Software Engineering Project Documentation Guidelines
CS 410/560 - Winter 2017
The documentation you produce will be the key to the continued
usefulness of your project. It should be well organized, as precise as
possible, and describe your actual product. For a future maintenance
programmer, it should be a useful key to understanding how the project
works, and correspond to the code that will need to be maintained.
This outline is simply a suggestion for organizing the document, and
what should go in it. (ordering is
optional)
- Table of contents
- Introduction. Who did it, what is it for.
- Requirements specification. This tells What the software does (is required
to do.) Be as precise as possible.
- Design: How you
implement the requirements
- Overall design (architecture). How the project is broken into
modules (classes), what the responsibilities of each module are,
and how they communicate. High cohesion within modules, and low
coupling between, are desirable. One or more diagrams would be helpful.
- User interface: What the user needs to know about how to
interact with the software.
- Likely changes: Define areas that are considered likely to
change
- Detailed design of each module. Its interface, what each
function (method) does, algorithms used, how exceptions are handled.
Useful to both implementer and maintainer.
- Blind alleys -- what doesn't work. Save the maintainers. As
Parnas puts it, "..Record all the design alternatives that we
considered and rejected. For each, explain why..."
- Test plan. Test cases that try to cover the requirements,
criteria for acceptance. Tests for each module, if possible.
- Implementation: The source code. One or many files. We hope it is
well structured and commented enough that a maintainer can find the
functions described in the design.
- User Manual
- Disposition: Do you copyright your project? What should I do once
I have graded it?

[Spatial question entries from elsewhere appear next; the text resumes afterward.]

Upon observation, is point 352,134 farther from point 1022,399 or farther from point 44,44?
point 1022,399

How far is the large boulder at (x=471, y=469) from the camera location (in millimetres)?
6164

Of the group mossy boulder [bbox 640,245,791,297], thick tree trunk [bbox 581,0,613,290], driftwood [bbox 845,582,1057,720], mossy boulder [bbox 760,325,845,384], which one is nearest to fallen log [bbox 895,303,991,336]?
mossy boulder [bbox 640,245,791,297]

This could range all the way from, "Give it all back
and destroy the evidence," to "Keep it and give it away to anyone
interested." You might consider attaching a copyright notice to your
code, such as the Gnu Public License (GPL).

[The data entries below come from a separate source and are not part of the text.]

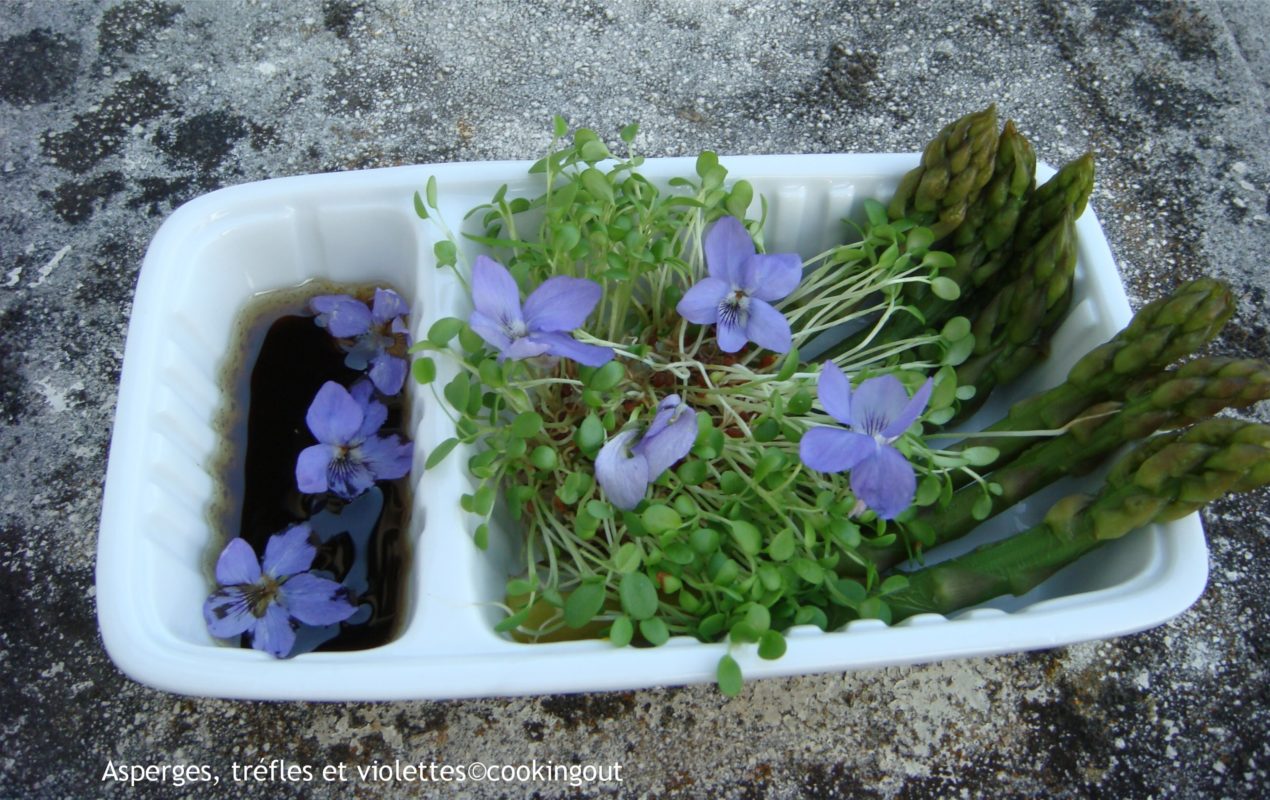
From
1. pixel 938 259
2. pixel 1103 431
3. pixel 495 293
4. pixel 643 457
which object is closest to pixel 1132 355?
pixel 1103 431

Requirements Document Organization
Parnas gives this outline of a document for a real-time system: (some of which got into the above)
- Computer Specification: Machine or software required.
- I/O Interfaces
- Specification of Output Values
- Timing constraints
- Accuracy Constraints
- Likely changes
- Undesired event handling
What to submit to me
I don't need any "hard copy".
Documentation can
be emailed or otherwise given to me in some form that I could
reasonably be able to print or view on a screen.
Code, I would
appreciate in a form that I would be able to compile, as well as read.
An executable, such
as a compiled C program or a jar file. If it can't be run in J-118,
allow me access to a system that it will run on.
I will be willing to return amy physical objects that you give me. I
doubt that I will ever use the floppy disks I have from previous years.